# Australia Calling Re: M/T William Dampier.



## Ian (Mar 27, 2004)

Help Wanted.Any detail on the Australian Tanker William Dampier Build 1968.
Clive.


----------



## john shaw (Jun 23, 2006)

The following from New Zealand Maritime Index:

Vessel Details ( 36 of 66 )

Vessel Name: WILLIAM DAMPIER
Vessel ID: 1385843
Official No: 385843
Vessel Type: Tanker
Illustration: P.2. View of the bulk oil tanker WILLIAM DAMPIER arriving in Sydney.
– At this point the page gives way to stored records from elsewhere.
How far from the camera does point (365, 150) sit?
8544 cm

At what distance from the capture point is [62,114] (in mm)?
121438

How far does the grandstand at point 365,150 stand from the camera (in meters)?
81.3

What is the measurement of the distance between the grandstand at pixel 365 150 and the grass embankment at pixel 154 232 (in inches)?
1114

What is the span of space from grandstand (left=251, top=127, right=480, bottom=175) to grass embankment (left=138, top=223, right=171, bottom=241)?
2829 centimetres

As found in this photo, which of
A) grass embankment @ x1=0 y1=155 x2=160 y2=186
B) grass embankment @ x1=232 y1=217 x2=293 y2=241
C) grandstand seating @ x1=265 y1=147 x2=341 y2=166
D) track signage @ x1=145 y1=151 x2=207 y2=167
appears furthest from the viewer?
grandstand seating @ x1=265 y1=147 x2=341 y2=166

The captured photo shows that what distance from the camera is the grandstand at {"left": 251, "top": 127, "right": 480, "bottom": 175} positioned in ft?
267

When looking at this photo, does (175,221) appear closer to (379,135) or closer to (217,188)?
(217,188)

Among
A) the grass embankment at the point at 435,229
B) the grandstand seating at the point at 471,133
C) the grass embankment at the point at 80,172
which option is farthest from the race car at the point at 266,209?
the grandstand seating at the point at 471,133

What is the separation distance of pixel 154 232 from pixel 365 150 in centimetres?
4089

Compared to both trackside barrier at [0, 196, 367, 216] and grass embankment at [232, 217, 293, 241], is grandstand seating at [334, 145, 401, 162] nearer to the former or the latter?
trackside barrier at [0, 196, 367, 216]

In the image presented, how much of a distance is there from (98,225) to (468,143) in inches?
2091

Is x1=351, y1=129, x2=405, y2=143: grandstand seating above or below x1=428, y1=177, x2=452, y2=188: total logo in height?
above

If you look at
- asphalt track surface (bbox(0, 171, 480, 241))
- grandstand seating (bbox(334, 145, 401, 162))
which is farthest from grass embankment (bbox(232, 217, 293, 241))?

Source: Ships that serve Australia and New Zealand. 1983 Volume 1 ( Reference ID 888810091 )
Article Title:	[Vessel illustrations from 'The ships that serve Australia and New Zealand. Vol 1.'] ( Fildes, Bob )
Article Abstract:	Illustrations of named vessels have been indexed. Illustrations are black and white unless stated otherwise.


----------



## Ian (Mar 27, 2004)

*Australia Calling Re:William Dampier.*

John. Many thanks your detail is appreciated.I have a very good image that I will post soon, so that's not so much of a problem. Just a bit short of the finer detail,a little bit disppointed with response from the locals down under here this is the third call for information on this vessel. It is not that long ago since she was used in Australia.Seem to met with a blank.
Clive.


----------



## PAT HARCUS (Oct 7, 2006)

*Willy D*



Clive Anthony Fisher said:


> John. Many thanks your detail is appreciated.I have a very good image that I will post soon, so that's not so much of a problem. Just a bit short of the finer detail,a little bit disppointed with response from the locals down under here this is the third call for information on this vessel. It is not that long ago since she was used in Australia.Seem to met with a blank.
> Clive.


I was an AB onthe william Dampier on her 2nd last voyage under the aussie flag.Talk about flags of convenience as the Wd was falling to pieces at an early age .I painted on her deck beside a cement box onthe stbd aft spring winch SHIP REPAIR BY CONCRETE &CO untill the master noticed and got the cadet to paint over it before we arrived at sydney.The WD was only on the coast for just over 4 years and was replaced by the Viking Merlin on the run to mainly Bahrain and Rasta nura back to SYDNEY


----------